* **Exercise objective**:
Once you find the line with "Jamie Morgan" in the entries below, return exactly every line from it through the line with "https://womenofimpactcda.eventbrite.com".

* **Material for this exercise**:
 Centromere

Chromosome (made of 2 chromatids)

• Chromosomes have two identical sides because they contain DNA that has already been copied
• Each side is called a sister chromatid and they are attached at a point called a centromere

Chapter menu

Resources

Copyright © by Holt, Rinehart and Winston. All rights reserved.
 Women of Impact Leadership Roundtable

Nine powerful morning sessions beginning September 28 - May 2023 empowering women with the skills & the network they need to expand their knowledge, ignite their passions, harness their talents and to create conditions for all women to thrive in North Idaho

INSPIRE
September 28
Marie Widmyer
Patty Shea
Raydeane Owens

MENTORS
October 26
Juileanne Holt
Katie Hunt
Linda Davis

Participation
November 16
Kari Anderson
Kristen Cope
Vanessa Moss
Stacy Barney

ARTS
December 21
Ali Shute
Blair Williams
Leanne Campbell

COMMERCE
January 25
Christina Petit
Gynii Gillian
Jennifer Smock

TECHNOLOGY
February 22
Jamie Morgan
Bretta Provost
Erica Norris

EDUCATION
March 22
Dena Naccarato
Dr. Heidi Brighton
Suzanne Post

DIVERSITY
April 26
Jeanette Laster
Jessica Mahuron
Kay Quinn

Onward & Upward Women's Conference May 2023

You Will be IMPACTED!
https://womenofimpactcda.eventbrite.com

--

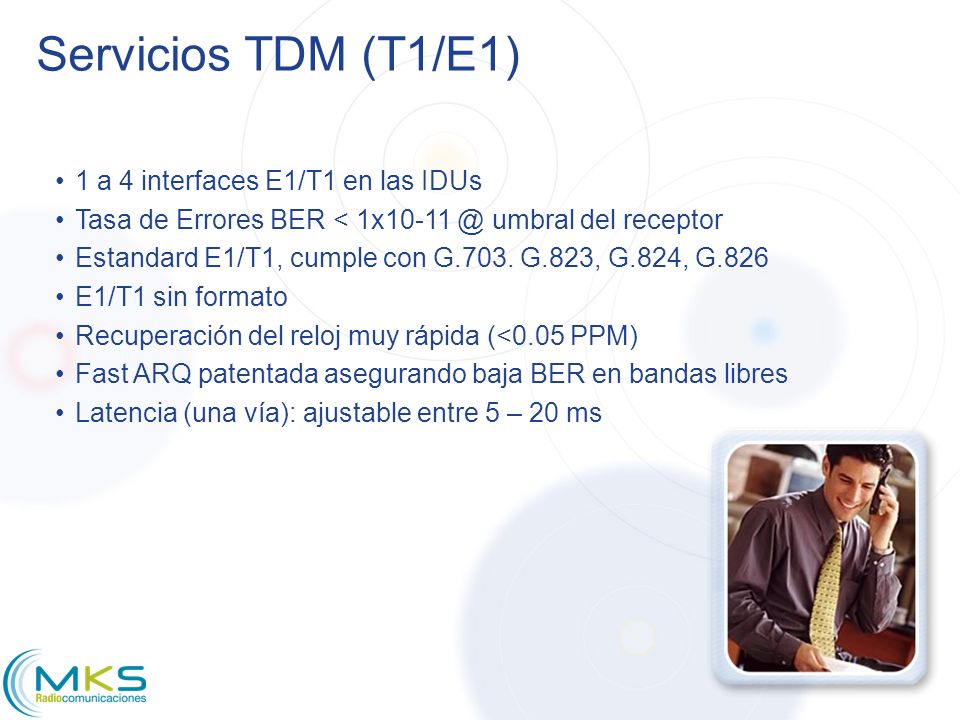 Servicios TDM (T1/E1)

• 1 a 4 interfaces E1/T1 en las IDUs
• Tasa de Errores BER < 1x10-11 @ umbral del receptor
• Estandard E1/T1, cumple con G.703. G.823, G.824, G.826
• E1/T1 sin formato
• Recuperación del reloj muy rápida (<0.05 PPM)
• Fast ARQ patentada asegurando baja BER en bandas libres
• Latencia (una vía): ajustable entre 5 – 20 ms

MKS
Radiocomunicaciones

* * *

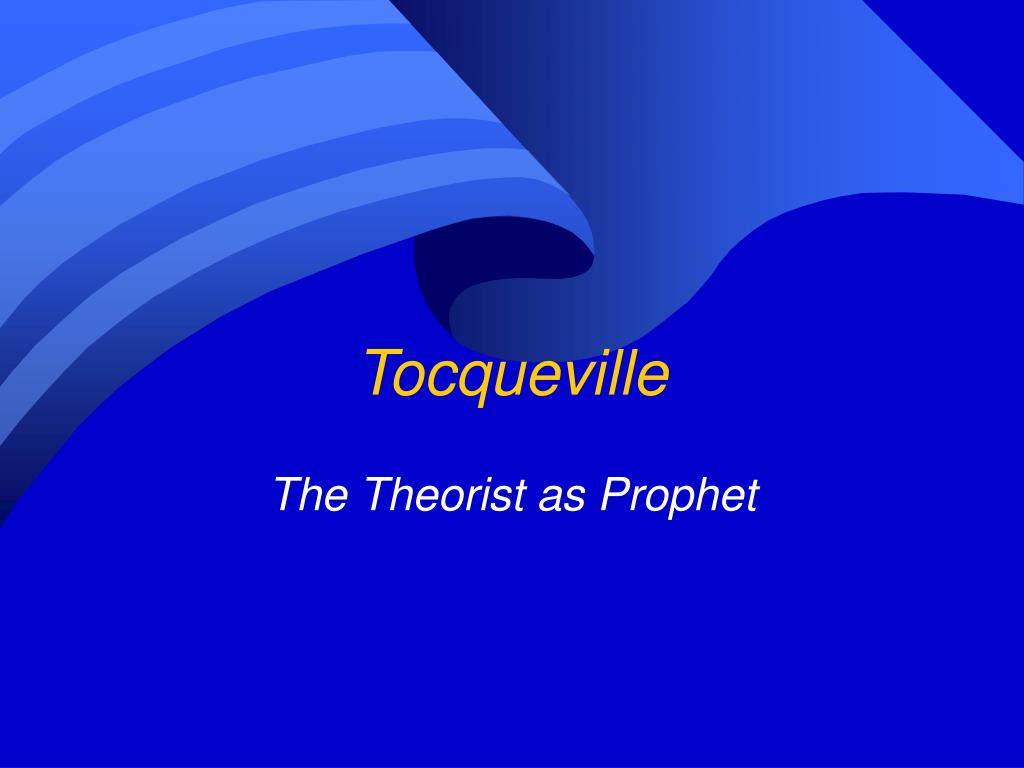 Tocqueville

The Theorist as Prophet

* **Exercise result**:
Jamie Morgan
Bretta Provost
Erica Norris

EDUCATION
March 22
Dena Naccarato
Dr. Heidi Brighton
Suzanne Post

DIVERSITY
April 26
Jeanette Laster
Jessica Mahuron
Kay Quinn

Onward & Upward Women's Conference May 2023

You Will be IMPACTED!
https://womenofimpactcda.eventbrite.com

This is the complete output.